## What is asked
Write out again only the lines running from the one that contains "How far does (x=516, y=678)" to the end of the records below, including both the first and the last.

Start Source records

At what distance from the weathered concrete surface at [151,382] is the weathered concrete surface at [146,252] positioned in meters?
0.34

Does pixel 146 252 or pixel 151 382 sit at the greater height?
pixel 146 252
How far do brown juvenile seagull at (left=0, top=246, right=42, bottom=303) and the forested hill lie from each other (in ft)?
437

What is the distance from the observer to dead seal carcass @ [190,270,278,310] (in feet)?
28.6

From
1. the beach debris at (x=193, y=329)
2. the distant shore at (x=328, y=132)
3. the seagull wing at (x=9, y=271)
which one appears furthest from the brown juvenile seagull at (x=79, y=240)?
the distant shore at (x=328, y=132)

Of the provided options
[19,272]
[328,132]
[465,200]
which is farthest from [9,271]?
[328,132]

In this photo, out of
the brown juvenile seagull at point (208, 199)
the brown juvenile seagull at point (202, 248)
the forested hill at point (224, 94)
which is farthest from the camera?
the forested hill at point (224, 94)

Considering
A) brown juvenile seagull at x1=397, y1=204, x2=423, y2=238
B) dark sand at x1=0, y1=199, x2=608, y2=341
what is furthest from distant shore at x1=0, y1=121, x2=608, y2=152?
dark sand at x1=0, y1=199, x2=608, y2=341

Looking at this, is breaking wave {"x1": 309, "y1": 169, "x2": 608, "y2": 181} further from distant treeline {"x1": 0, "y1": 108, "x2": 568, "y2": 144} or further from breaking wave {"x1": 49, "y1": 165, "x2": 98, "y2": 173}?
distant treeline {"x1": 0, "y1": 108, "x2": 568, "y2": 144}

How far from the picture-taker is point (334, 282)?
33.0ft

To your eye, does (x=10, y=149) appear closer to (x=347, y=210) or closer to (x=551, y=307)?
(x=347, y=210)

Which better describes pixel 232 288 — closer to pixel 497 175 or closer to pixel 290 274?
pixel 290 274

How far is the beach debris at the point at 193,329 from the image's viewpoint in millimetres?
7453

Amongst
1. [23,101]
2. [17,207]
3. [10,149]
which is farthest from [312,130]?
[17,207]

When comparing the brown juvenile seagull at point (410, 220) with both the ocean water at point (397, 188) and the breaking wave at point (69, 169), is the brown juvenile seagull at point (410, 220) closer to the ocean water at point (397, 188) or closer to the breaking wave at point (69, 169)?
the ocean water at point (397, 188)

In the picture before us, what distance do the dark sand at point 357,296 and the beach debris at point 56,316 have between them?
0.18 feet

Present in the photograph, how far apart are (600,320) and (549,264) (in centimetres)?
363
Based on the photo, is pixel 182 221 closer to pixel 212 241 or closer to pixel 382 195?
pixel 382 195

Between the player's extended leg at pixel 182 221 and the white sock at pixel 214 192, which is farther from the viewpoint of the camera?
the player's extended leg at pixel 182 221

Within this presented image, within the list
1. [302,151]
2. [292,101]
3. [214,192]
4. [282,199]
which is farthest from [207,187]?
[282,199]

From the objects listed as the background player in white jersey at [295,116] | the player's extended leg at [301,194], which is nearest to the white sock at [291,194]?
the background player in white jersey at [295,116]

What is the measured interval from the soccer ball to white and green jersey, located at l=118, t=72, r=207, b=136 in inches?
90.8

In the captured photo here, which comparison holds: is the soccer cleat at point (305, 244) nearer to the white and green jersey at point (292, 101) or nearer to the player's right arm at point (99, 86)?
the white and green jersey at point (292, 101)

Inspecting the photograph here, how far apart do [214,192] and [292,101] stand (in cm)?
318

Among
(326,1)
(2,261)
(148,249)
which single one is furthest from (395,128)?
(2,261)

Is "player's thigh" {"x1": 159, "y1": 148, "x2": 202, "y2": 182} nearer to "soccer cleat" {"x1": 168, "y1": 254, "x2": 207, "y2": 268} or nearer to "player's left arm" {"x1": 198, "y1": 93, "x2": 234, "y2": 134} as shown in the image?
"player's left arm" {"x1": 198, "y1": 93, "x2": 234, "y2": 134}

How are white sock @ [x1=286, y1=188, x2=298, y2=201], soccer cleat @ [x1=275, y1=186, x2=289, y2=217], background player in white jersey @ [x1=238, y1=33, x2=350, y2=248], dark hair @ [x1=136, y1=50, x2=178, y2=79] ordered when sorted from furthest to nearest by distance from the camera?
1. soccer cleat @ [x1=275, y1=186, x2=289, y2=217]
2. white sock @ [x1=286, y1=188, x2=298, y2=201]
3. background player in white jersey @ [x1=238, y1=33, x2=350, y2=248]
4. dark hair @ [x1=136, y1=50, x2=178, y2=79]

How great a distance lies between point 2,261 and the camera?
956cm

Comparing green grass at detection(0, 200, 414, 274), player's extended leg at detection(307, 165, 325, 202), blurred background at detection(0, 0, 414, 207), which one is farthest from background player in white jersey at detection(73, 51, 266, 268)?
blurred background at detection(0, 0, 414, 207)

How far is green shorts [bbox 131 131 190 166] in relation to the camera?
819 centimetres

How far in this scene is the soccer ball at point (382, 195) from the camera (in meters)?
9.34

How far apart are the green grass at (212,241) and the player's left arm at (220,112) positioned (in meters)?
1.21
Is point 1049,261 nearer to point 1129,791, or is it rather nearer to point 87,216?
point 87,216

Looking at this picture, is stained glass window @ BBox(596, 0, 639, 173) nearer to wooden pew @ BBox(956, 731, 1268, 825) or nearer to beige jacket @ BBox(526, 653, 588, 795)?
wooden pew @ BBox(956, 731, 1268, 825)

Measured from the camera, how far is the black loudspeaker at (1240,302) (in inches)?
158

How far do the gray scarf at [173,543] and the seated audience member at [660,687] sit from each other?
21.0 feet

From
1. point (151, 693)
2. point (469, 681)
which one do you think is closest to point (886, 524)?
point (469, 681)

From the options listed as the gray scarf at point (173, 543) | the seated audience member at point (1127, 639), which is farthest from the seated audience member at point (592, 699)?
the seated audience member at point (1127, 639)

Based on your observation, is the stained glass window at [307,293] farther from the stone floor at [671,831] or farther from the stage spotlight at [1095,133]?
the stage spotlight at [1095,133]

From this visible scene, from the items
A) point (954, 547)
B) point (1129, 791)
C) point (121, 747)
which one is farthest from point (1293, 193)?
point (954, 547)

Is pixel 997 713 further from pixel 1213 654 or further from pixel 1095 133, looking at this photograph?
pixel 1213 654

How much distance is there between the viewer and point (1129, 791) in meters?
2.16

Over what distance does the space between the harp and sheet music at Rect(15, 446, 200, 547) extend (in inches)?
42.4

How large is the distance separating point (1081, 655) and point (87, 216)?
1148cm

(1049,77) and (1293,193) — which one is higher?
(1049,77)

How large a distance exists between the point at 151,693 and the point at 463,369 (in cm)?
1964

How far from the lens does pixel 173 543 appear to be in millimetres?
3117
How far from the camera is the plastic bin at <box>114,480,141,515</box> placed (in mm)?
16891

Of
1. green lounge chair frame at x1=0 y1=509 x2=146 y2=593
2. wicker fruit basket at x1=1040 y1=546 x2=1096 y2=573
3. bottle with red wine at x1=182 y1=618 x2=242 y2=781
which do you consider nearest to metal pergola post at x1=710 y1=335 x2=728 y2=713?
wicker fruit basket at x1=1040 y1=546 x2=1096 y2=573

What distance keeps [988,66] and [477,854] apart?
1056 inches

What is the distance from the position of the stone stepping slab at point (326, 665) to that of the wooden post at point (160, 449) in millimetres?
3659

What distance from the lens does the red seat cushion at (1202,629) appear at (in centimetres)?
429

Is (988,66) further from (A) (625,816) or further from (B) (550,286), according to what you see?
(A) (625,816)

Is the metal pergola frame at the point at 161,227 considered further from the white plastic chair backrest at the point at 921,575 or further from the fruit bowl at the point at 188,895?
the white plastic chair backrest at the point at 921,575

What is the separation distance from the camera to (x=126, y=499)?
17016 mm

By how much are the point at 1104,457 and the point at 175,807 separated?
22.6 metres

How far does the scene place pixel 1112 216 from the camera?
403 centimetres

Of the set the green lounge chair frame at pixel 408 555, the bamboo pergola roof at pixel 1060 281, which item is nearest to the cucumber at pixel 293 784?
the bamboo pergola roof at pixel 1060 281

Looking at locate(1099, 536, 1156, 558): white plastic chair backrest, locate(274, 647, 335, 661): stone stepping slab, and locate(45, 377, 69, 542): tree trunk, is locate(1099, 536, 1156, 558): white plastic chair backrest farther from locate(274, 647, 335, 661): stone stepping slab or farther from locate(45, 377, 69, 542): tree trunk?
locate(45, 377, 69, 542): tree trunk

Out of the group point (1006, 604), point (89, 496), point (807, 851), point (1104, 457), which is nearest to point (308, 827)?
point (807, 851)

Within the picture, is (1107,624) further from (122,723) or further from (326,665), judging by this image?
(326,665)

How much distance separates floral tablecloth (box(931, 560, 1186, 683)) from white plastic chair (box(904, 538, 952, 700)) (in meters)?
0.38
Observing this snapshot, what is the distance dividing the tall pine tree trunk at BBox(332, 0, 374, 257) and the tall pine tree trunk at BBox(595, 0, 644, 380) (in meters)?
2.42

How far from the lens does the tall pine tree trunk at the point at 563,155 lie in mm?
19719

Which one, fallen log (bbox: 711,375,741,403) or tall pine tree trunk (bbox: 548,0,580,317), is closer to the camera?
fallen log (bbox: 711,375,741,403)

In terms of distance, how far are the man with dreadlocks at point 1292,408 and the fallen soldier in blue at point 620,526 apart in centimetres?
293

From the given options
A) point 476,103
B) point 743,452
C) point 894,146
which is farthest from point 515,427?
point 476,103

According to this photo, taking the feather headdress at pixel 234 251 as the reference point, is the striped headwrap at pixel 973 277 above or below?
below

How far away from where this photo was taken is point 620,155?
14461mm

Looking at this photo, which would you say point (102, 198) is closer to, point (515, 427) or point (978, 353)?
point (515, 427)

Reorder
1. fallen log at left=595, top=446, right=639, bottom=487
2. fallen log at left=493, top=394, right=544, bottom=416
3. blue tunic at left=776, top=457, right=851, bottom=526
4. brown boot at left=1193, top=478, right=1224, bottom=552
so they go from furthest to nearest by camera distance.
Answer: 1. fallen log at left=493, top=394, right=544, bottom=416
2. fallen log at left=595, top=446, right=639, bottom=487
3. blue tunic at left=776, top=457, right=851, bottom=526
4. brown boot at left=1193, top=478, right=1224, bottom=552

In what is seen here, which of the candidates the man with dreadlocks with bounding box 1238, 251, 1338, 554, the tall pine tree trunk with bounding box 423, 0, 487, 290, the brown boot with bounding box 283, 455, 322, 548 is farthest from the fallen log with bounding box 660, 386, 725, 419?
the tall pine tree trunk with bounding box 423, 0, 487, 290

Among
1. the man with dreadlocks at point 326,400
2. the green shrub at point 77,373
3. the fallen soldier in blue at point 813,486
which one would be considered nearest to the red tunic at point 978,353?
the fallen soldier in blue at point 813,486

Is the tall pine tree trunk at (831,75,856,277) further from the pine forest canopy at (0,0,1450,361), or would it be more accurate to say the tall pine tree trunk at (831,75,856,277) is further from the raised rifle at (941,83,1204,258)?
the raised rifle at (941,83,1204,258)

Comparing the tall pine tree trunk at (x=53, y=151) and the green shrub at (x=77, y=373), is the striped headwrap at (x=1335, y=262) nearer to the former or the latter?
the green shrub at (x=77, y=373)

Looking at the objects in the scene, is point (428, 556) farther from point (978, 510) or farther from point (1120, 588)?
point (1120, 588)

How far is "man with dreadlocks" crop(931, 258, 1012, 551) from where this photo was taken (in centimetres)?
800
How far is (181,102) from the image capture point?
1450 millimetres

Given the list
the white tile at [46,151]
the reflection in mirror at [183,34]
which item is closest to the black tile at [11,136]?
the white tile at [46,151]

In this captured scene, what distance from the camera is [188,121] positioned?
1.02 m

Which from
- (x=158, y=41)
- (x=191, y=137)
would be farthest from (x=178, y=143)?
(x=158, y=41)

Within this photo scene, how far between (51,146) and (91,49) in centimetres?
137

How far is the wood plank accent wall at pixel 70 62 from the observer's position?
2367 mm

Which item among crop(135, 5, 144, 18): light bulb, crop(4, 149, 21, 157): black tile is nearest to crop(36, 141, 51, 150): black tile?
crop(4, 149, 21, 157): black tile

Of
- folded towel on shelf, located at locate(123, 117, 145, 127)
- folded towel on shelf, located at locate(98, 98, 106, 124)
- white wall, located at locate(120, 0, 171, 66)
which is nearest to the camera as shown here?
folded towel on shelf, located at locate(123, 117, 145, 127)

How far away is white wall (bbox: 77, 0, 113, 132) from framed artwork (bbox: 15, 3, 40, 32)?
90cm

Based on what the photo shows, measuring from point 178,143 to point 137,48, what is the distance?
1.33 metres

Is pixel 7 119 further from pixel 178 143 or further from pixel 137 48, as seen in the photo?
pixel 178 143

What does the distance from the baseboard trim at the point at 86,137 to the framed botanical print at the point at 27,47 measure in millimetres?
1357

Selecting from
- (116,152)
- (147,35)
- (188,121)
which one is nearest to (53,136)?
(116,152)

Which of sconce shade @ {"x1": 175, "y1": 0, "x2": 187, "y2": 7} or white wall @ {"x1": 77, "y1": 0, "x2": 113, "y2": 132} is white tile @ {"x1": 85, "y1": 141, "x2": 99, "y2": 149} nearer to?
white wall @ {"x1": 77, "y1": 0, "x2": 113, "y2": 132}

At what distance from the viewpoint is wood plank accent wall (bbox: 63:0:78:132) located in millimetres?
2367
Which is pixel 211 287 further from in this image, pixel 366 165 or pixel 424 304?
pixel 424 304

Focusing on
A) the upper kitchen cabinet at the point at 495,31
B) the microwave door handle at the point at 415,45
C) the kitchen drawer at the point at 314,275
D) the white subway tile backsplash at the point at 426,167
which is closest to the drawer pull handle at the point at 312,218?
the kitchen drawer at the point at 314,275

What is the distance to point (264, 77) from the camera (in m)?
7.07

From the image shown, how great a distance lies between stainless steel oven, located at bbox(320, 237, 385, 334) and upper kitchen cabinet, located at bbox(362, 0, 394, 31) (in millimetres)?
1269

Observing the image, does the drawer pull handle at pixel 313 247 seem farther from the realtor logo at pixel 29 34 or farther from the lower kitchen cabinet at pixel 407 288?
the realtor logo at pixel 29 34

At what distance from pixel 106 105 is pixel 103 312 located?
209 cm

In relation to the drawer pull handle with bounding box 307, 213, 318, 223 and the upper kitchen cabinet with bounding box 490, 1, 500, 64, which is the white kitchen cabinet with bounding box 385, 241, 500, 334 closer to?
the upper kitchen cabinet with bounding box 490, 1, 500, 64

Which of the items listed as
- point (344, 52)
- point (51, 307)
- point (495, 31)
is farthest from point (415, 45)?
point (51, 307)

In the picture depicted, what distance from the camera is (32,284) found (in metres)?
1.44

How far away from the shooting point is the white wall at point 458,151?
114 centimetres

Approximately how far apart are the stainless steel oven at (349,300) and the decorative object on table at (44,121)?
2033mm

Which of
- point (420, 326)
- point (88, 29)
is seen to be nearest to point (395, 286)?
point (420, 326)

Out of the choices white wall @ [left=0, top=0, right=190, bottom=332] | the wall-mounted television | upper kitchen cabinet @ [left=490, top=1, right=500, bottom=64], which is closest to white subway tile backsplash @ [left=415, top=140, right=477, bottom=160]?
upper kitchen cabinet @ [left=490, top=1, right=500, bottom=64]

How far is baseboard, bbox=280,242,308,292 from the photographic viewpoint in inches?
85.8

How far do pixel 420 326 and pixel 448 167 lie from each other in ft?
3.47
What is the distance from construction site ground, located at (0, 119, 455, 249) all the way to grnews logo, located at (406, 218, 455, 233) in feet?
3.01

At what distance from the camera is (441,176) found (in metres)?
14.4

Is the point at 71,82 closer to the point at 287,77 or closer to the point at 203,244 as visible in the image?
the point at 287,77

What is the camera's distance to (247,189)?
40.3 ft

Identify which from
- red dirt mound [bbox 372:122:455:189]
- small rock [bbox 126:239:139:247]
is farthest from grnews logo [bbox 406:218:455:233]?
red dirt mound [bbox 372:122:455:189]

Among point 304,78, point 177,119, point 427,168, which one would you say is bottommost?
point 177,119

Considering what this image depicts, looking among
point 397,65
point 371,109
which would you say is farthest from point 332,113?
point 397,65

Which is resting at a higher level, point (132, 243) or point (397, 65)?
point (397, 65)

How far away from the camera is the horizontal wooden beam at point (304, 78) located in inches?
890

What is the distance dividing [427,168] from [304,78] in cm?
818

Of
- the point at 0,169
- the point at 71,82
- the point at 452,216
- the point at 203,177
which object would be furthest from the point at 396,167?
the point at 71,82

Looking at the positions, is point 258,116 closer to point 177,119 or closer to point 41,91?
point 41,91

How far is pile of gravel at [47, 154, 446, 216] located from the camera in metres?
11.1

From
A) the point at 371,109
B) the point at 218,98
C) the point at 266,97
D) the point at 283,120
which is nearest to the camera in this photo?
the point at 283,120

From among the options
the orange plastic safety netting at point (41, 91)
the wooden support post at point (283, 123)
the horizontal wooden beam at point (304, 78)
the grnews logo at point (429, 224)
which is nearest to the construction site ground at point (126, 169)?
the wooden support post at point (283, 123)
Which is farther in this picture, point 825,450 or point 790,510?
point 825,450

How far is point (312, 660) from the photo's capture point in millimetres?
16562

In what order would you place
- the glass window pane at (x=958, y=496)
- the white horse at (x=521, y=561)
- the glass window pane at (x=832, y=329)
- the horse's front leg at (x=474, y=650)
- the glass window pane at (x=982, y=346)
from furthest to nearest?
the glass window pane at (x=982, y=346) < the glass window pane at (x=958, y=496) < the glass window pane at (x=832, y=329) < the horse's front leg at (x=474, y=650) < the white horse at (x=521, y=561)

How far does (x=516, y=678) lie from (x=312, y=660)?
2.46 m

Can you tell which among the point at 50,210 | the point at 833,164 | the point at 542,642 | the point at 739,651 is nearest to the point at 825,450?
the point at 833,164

End Source records

## Completed task
How far does (x=516, y=678) lie from (x=312, y=660)?
2.46 m

Can you tell which among the point at 50,210 | the point at 833,164 | the point at 542,642 | the point at 739,651 is nearest to the point at 825,450?
the point at 833,164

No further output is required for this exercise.